Source
---

"Consider how hard it is to change yourself and you'll understand what little chance you have of trying to change others."
Jacob M. Braude


Project Managers have historically been focused primarily on the on-time, on-budget delivery of unique products. The recent trend towards business innovation in IT projects has triggered project managers to:

  • Think more strategically; focusing on not just the outputs of the project but on the desired business outcomes to be delivered.
  • Proactively balance the drive to get it done with the finesse to get it right.
  • Plot an effective working relationship with business analysts to ensure:
    • The enterprise requirements driving a project are agreed to and documented.
    • The user requirements are developed and detailed in a way that both innovates the business and enables systems to be built right the first time.
    • The requirements are leveraged and transformed in the design, creation, and roll-out of solutions; not just signed off on and then too quickly left behind.

Course Outcomes:
Project Managers attending this course will leave:

  1. With a renewed appreciation of the need for formal business analysis/requirements on projects.

    1. Including an articulation of:

      1. Why requirements are crucial to project success.
      2. Why the analysis steps are important; especially when it feels like the project is slowing down and people need to be reminded why the time and energy is worth it.

---

Supplied material
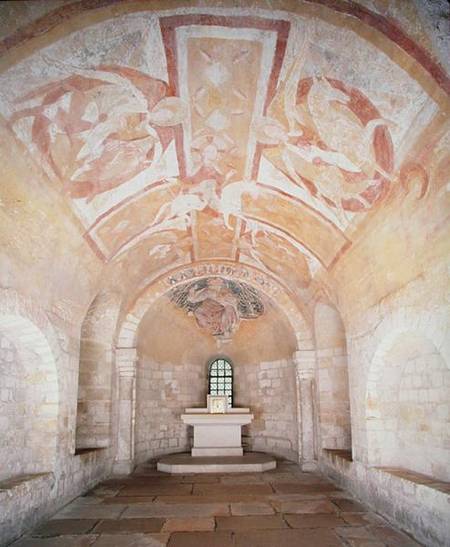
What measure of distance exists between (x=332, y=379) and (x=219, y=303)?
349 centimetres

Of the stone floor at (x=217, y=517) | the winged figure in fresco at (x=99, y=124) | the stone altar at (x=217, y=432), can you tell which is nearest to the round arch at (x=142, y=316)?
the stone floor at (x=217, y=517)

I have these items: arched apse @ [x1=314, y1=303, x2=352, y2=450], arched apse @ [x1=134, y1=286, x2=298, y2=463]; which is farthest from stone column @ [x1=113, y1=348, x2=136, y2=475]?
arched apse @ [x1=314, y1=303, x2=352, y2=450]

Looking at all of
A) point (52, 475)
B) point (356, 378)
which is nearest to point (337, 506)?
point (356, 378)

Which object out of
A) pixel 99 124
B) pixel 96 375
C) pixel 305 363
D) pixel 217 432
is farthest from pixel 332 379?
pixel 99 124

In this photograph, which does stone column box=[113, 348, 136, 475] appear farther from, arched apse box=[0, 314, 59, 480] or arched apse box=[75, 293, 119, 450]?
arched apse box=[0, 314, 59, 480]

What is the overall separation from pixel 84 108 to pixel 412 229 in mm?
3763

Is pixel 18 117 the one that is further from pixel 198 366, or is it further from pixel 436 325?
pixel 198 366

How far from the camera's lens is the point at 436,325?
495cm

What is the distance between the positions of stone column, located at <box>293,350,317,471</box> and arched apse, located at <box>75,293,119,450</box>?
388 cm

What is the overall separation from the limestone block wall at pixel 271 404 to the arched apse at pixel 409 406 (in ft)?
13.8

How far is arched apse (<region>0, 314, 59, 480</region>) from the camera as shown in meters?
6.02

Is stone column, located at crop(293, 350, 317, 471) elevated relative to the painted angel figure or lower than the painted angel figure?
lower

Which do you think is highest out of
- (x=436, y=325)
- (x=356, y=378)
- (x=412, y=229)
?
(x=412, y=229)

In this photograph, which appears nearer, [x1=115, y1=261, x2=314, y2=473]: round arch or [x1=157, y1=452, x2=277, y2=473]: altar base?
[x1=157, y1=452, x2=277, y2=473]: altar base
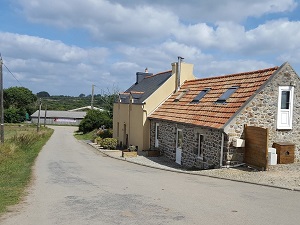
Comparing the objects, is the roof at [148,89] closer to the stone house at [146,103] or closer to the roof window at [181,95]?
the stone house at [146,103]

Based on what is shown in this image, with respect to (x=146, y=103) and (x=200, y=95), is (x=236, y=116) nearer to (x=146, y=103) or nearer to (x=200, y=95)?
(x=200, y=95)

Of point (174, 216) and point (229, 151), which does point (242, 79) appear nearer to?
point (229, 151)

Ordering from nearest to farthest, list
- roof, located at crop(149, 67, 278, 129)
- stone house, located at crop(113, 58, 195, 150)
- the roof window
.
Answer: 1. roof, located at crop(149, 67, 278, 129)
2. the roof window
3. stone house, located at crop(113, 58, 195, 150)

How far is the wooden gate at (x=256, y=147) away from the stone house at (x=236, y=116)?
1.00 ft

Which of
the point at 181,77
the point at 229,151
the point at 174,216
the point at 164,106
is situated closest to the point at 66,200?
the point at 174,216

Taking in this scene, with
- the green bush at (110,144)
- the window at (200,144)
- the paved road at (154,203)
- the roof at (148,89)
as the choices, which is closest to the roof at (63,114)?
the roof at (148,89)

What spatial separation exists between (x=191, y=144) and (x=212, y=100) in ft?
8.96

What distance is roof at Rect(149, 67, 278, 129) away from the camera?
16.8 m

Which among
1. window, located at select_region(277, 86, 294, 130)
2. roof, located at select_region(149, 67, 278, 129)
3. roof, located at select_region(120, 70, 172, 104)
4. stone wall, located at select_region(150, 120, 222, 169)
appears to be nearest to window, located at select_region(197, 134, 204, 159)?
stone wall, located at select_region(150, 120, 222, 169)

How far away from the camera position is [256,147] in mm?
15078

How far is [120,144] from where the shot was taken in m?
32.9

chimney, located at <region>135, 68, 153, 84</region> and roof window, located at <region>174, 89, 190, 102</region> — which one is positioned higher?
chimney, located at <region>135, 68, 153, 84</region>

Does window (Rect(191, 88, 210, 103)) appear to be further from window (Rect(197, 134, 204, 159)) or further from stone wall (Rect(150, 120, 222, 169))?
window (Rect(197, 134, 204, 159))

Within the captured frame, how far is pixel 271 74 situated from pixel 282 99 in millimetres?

---

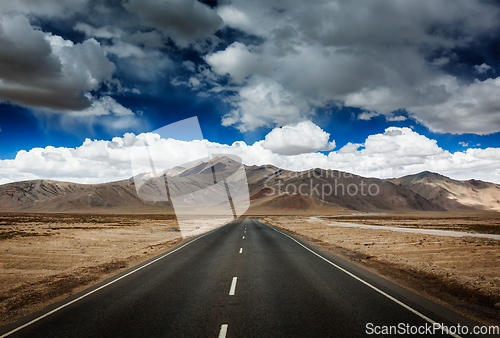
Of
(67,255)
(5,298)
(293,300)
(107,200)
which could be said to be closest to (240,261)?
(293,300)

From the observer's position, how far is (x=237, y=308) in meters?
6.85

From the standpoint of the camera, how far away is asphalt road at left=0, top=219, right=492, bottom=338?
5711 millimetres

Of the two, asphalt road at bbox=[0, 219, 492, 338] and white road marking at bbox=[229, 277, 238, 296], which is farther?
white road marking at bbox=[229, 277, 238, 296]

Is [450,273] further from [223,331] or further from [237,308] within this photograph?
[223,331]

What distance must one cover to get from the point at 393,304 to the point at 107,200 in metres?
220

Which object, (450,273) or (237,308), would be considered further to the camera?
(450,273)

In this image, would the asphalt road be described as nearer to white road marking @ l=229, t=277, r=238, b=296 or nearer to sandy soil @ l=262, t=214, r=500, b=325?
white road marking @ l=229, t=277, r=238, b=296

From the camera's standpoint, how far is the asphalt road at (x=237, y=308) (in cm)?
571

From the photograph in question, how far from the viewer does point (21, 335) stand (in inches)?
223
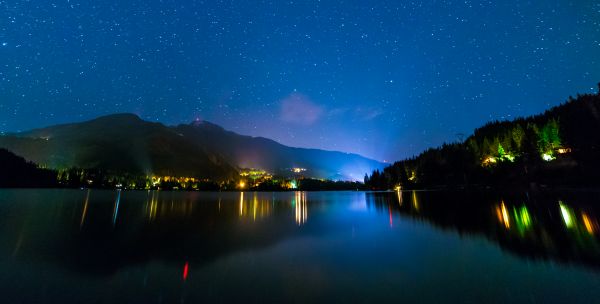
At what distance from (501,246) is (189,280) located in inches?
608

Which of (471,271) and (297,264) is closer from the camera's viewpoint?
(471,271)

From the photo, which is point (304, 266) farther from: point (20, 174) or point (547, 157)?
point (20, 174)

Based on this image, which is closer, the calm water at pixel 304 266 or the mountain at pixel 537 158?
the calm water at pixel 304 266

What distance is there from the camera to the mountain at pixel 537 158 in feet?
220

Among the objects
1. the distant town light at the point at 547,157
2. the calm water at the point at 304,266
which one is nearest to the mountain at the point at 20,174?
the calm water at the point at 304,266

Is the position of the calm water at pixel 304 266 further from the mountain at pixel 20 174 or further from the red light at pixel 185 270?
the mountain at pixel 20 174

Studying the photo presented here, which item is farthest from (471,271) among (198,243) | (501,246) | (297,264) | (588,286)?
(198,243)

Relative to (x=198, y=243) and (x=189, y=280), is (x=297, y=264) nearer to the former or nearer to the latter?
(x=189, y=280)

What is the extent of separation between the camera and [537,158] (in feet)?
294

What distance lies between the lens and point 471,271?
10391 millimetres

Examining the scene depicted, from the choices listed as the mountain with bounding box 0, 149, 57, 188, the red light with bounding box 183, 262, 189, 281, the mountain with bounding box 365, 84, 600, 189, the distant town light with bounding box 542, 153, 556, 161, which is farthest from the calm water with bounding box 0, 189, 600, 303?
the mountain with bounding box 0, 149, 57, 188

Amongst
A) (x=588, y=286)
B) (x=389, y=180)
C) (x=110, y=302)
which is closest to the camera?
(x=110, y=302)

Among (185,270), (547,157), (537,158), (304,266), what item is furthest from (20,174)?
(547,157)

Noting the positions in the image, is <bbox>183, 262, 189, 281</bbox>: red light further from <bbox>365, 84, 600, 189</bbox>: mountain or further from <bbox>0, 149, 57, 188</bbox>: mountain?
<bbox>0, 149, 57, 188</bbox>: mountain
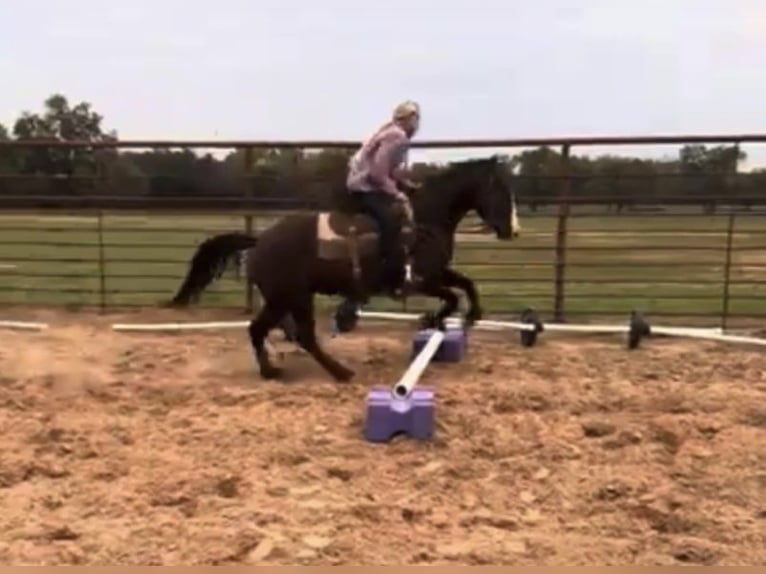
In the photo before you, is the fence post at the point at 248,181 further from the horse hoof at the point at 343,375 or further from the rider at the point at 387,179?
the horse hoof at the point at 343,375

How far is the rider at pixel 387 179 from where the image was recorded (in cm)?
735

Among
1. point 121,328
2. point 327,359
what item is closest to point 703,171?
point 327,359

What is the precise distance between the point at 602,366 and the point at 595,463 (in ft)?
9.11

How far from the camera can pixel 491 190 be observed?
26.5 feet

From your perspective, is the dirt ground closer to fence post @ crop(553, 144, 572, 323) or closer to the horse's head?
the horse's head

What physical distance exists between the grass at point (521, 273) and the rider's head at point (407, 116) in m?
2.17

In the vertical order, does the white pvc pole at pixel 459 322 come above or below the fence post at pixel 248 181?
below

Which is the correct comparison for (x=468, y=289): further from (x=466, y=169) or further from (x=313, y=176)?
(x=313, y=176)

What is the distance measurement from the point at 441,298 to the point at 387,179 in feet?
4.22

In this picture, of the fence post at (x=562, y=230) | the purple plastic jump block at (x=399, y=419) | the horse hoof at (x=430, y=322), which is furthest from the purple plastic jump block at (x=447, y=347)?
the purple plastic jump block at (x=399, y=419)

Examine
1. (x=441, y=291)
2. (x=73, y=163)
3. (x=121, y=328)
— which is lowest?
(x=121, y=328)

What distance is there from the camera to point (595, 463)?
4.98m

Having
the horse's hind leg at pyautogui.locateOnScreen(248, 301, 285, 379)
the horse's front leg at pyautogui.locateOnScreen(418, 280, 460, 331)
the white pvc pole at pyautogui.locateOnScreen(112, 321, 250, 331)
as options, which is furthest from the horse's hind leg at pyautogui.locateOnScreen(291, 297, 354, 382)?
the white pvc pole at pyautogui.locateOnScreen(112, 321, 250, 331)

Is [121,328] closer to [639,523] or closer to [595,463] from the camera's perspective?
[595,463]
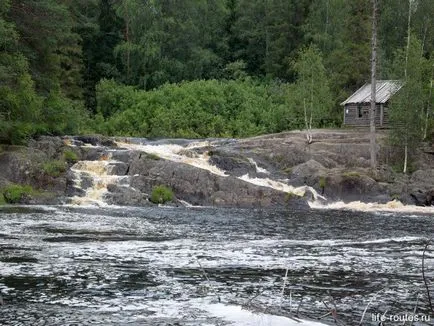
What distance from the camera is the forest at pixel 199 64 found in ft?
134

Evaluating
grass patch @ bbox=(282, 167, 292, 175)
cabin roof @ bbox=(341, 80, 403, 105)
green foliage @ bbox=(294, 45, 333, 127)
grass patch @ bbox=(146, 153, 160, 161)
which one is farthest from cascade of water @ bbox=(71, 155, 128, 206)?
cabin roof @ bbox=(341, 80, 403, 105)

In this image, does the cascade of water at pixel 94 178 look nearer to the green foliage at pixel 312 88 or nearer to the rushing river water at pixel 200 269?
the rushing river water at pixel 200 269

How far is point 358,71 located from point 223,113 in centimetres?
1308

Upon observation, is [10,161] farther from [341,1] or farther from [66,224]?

---

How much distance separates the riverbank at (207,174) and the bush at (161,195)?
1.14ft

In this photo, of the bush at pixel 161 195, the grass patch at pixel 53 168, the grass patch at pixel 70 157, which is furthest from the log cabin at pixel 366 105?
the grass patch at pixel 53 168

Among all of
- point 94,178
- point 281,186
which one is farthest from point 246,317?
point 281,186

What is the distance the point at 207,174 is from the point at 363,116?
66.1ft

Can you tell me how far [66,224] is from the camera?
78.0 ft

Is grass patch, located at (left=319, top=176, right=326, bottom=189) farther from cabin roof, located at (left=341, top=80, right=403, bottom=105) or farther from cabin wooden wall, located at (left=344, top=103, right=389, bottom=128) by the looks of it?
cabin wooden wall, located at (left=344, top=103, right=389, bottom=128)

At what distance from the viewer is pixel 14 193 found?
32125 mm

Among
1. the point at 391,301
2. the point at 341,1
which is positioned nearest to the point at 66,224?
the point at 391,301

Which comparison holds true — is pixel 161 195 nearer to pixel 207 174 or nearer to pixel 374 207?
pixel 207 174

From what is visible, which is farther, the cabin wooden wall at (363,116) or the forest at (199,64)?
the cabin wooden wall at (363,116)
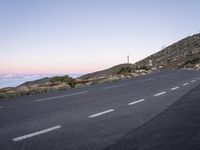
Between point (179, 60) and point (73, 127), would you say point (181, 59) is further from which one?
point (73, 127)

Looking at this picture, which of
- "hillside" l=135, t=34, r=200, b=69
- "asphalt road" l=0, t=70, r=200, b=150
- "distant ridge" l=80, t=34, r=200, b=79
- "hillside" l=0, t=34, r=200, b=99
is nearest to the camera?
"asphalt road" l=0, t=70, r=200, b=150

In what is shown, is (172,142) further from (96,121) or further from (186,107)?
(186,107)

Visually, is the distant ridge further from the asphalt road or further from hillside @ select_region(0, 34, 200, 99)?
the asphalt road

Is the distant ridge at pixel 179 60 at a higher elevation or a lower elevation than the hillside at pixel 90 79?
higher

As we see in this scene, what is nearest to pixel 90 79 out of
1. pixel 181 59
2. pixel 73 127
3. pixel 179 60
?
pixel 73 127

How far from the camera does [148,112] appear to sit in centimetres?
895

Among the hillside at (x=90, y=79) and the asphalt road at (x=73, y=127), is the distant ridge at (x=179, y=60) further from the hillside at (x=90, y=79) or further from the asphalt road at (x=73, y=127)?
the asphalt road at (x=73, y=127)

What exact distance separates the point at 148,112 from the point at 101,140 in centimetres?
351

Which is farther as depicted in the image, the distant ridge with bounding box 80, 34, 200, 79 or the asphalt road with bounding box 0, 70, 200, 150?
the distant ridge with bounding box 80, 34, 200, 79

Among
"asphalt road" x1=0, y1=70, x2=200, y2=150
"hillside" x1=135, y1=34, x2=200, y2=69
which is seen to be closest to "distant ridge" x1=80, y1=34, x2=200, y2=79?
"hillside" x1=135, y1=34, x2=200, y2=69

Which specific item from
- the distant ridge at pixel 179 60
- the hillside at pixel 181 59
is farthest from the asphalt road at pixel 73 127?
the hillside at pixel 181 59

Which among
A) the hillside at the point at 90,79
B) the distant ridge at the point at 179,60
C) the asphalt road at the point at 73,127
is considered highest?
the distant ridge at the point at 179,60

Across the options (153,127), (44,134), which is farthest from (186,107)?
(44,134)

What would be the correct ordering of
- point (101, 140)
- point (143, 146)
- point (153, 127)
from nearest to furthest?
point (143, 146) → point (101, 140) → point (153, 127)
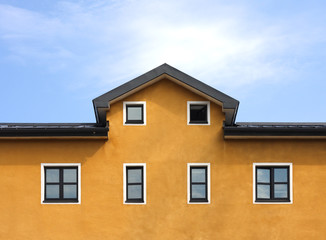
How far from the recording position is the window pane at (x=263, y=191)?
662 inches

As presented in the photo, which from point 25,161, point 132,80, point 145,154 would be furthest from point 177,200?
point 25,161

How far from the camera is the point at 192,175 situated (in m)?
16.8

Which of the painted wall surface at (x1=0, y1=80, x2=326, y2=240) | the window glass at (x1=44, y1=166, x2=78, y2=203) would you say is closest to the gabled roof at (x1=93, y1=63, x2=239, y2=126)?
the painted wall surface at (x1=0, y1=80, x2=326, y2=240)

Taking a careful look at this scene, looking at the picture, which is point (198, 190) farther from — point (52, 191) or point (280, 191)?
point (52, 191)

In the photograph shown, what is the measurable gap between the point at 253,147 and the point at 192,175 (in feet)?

---

Task list
- a) According to the course description, what have project managers historically focused on primarily?
- b) Reproduce the course description word for word, everything from "Project Managers have" down to "to and documented.".

Exercise solutions
- a) The on-time, on-budget delivery of unique products.

- b)
Project Managers have historically been focused primarily on the on-time, on-budget delivery of unique products. The recent trend towards business innovation in IT projects has triggered project managers to:

  • Think more strategically; focusing on not just the outputs of the project but on the desired business outcomes to be delivered.
  • Proactively balance the drive to get it done with the finesse to get it right.
  • Plot an effective working relationship with business analysts to ensure:
    • The enterprise requirements driving a project are agreed to and documented.